The meta-analysis, led by Joseph Wax, MD, of Maine Medical Center, pools data from several studies and is making headlines that home birth triples the risk of infant death. It is also being widely criticized as “deeply flawed.” “We are puzzled by the authors’ inclusion of older studies and studies that have been discredited because they did not sufficiently distinguish between planned and unplanned home births — a critical factor in predicting outcomes,” says a press release by the American College of Nurse Midwives. “A meta-anlysis is only as good as the articles you put into it,” explains Michael Klein, MD, a professor and researcher based at the University of British Columbia. If you put “garbage in,” he says, you get “garbage out.”

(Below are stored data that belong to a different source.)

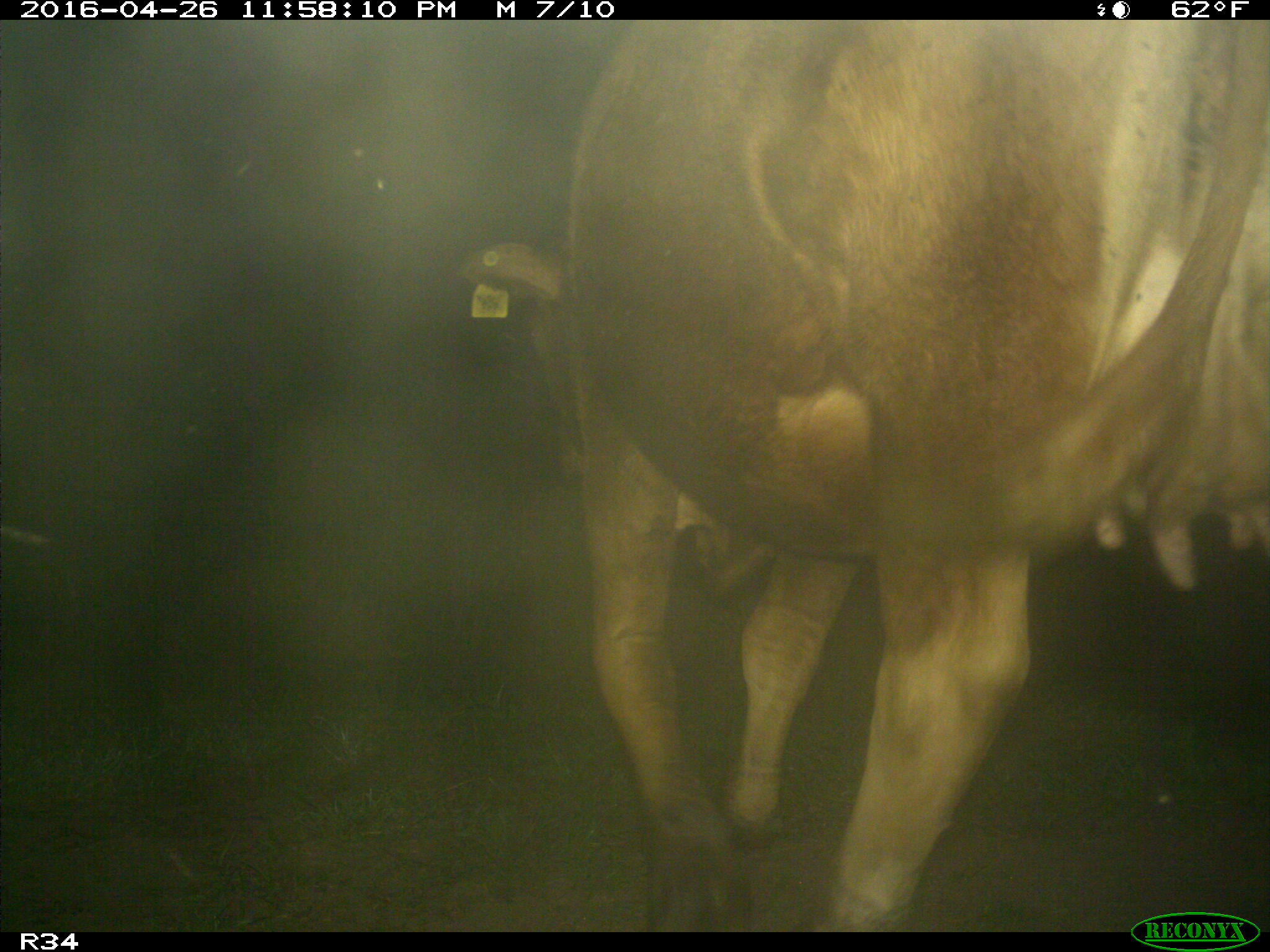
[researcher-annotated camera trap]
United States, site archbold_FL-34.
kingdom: Animalia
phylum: Chordata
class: Mammalia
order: Artiodactyla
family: Bovidae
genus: Bos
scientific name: Bos taurus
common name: domestic cow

But Klein is not only calling the Wax study garbage, he says the garbage stinks. Klein told CBC News that it is “a politically motivated study.” Klein’s colleague Patricia Janssen, who led a study out of British Columbia that was included in Wax’s paper, called it “sensationalist.” The grassroots Big Push for Midwives campaign charges: “Their ultimate goal is obviously to defeat legislation that would both increase access to out-of-hospital maternity care for women and their families and increase competition for obstetricians,” says Susan Jenkins, legal counsel for the campaign. (Bills are currently on the governor’s desk in New York and in the Massachusetts’ senate.)
There is of course no way to know for sure if politics is influencing science, but the Journal’s own July 1 press release announcing the article (named an “Editor’s Choice” two months before its pub date) quotes the journal’s editors stating, “This topic deserves more attention from public health officials at state and national levels.” At the very least, we can say that the editors believe the study has political implications.

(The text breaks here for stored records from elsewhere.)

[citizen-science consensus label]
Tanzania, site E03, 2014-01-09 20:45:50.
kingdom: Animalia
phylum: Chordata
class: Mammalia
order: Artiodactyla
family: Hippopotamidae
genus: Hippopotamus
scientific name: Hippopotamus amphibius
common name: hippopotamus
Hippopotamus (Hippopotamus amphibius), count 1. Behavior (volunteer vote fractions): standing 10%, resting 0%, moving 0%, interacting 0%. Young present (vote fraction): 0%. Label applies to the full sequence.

Here’s what’s particularly curious: Wax and coauthors acknowledge that some of the included studies were not powered to report mortality rates, and when they analyzed the data for mortality and excluded those studies, they found “no significant differences between planned home and planned hospital births,” to quote the study verbatim. But this is not the study’s banner finding. Instead, the authors include the very studies they had excluded and report as their conclusion that “less medical intervention during planned home birth is associated with a tripling of the neonatal mortality rate.”
The ACNM calls this conjecture. “This conclusion cannot be drawn from the data presented in this meta-analysis. In fact, a number of credible studies have shown that the increased use of technology and interventions in childbirth for low risk women…do not improve birth outcomes.” The National Association of Certified Professional Midwives accuses, “the authors of this study are obscuring important information about the safety of home birth and neonatal outcomes.” The daggers are coming from all directions, including Canada and the UK, where 4 in 10 women are now offered the option of home birth.

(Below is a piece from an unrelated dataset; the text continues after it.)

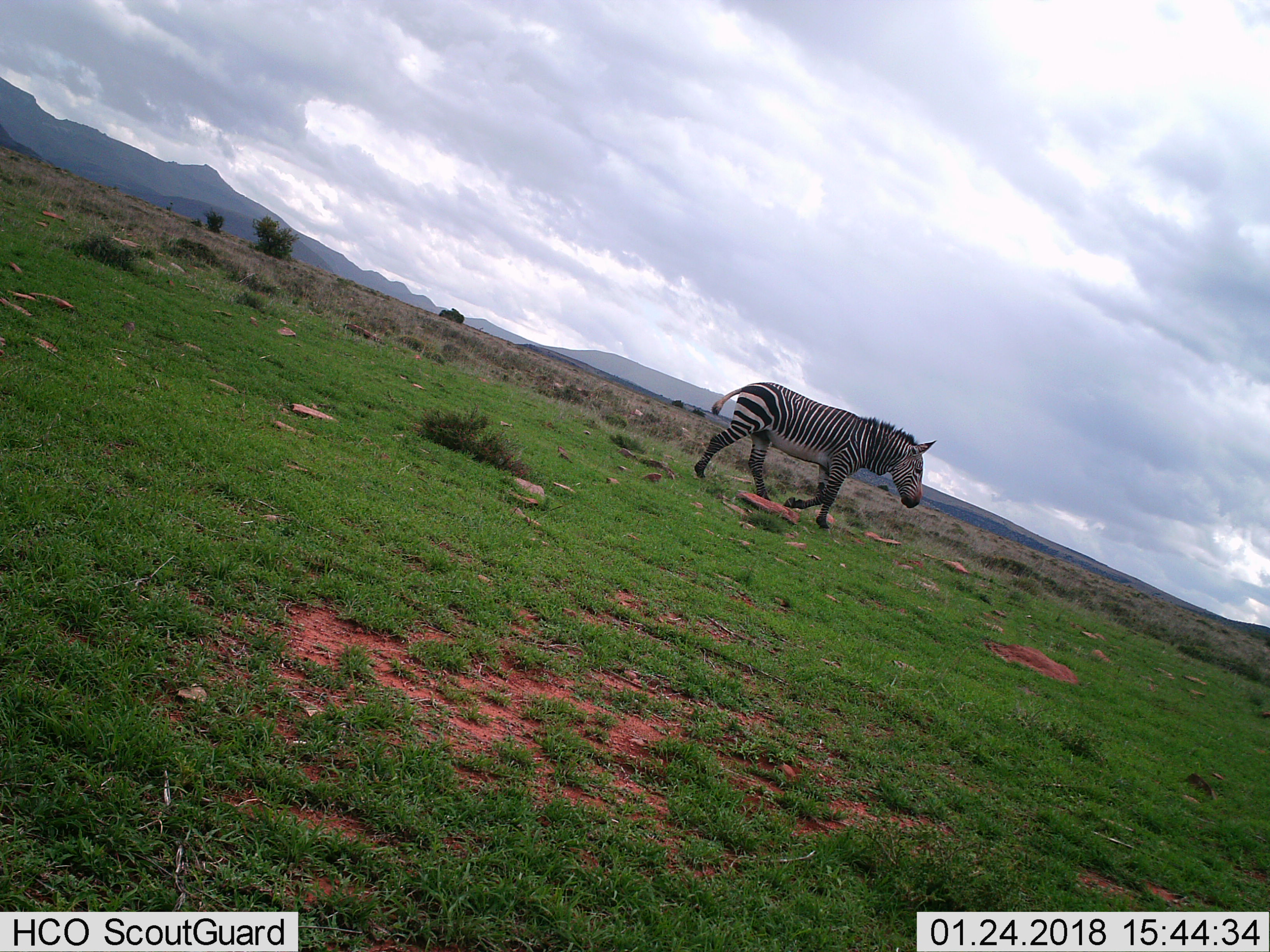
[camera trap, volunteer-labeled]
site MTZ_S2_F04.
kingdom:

If politics are at play here, what’s most troubling is that they are deaf to patients’ rights. The reality is that some women choose home birth, and several large, well-designed cohort studies (of actual women planning home births) have found comparable safety and significant benefits over hospital birth. Those studies (out of Canada, the Netherlands, and the U.S.) suggest that part of what makes home birth safe is the presence of an attendant trained to handle emergencies who has the ability to transfer to obstetric care if needed. Why does the (newly renamed) American Congress of OB/GYNs continue to oppose legislation that licenses and regulates home birth midwives as it prohibits its members from collaborating with them?
*UPDATE 7/10 — For a great break down of the science, look to Amy Romano’s Science & Sensibility. She asks why the authors did not graphically display their results using the customary “forest plot,” which usually accompanies meta-analyses (perhaps because it would have shown “a confidence interval you could drive a truck through”?). But she also questions whether meta-analysis is even appropriate for studying the safety of home birth. “We need to continue to study home birth using all of the tools in the research toolbox, qualitative and quantitative, to determine under what circumstances home birth is safe and how to optimize care and outcomes in all birth settings. And we need to stop pushing home birth underground in the United States where it remains a fringe alternative, poorly integrated with the maternity care system,” she writes. “Shame on the American Journal of Obstetrics and Gynecologists for making this task even more difficult than it already was, by publishing and publicizing a junk meta-analysis.”